**YOUR TASK**
For each line of the listing that includes the word "marking", show the whole line.

** SUPPLIED RECORDS follows **

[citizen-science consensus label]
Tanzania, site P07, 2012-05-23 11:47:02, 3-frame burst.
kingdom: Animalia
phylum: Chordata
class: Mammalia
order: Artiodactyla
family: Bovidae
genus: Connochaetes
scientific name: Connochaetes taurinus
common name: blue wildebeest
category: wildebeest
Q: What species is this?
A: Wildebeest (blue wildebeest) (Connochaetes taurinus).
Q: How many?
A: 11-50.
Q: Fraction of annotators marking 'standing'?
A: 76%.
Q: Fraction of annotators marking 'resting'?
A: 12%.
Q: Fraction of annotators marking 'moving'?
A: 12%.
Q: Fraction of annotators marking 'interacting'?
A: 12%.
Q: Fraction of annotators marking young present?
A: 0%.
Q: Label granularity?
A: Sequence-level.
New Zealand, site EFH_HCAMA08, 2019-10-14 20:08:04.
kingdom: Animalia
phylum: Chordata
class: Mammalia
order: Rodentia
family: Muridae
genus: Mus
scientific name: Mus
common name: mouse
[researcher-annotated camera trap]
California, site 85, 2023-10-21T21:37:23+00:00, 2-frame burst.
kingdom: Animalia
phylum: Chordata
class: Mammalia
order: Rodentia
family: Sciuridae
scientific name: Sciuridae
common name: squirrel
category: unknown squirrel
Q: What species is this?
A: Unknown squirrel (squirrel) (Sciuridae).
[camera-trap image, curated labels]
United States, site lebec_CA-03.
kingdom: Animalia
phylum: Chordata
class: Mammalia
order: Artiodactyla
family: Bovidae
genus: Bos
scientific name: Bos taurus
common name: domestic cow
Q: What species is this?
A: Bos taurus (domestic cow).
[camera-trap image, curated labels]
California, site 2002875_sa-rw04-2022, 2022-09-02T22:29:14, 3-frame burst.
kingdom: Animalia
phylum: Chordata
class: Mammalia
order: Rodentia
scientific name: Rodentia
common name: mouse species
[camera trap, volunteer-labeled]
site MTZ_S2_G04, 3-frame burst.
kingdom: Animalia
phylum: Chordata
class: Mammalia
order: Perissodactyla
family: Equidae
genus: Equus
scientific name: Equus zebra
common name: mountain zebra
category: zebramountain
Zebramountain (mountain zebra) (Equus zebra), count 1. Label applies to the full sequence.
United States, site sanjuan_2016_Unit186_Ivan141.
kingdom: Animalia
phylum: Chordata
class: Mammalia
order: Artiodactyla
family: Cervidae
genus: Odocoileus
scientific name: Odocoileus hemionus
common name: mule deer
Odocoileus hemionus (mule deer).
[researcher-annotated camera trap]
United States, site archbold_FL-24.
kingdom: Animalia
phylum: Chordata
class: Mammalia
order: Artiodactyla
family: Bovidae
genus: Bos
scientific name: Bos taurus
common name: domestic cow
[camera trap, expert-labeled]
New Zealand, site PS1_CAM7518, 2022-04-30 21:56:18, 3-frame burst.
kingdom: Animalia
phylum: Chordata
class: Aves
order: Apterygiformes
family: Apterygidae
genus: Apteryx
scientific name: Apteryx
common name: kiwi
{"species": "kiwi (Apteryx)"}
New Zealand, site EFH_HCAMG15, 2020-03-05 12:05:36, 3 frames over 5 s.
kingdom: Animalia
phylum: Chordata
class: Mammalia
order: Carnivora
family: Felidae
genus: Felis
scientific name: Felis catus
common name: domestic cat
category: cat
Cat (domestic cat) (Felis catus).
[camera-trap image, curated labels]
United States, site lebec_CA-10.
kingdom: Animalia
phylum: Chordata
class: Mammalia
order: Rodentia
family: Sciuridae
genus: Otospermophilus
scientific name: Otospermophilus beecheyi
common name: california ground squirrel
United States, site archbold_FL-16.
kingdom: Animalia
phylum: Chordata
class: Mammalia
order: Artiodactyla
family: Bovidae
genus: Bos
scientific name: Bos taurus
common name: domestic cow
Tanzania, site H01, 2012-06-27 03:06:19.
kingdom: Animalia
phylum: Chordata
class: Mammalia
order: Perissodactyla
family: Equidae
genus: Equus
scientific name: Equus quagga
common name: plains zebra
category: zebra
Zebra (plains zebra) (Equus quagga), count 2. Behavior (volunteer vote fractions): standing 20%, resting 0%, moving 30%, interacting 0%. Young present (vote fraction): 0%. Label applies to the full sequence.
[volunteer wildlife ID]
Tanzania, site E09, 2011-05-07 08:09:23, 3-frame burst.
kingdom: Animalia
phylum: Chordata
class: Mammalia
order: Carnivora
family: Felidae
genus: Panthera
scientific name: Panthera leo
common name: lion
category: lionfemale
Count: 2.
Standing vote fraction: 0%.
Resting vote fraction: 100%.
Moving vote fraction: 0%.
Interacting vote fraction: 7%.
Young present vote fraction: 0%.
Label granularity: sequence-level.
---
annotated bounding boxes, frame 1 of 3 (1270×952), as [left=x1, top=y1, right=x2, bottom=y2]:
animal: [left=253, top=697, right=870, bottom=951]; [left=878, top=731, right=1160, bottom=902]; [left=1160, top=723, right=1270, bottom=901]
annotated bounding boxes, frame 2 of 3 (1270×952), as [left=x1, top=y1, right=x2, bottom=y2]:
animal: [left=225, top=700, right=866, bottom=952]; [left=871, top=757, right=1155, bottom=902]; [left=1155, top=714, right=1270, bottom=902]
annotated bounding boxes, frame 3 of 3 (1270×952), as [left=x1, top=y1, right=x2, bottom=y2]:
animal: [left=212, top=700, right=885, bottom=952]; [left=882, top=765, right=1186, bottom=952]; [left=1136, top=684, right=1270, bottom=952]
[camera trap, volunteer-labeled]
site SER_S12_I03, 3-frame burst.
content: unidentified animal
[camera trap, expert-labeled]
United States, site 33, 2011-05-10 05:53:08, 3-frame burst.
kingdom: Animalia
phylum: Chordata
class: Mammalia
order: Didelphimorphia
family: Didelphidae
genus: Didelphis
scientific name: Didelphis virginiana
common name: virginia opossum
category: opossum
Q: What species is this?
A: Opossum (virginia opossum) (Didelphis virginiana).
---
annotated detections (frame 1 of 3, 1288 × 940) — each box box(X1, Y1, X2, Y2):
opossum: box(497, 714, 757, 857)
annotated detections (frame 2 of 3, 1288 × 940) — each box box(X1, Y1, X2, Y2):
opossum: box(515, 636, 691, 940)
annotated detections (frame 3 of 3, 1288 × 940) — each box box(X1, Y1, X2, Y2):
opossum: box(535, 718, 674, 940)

** End of SUPPLIED RECORDS **

**RESULT**
Q: Fraction of annotators marking 'standing'?
Q: Fraction of annotators marking 'resting'?
Q: Fraction of annotators marking 'moving'?
Q: Fraction of annotators marking 'interacting'?
Q: Fraction of annotators marking young present?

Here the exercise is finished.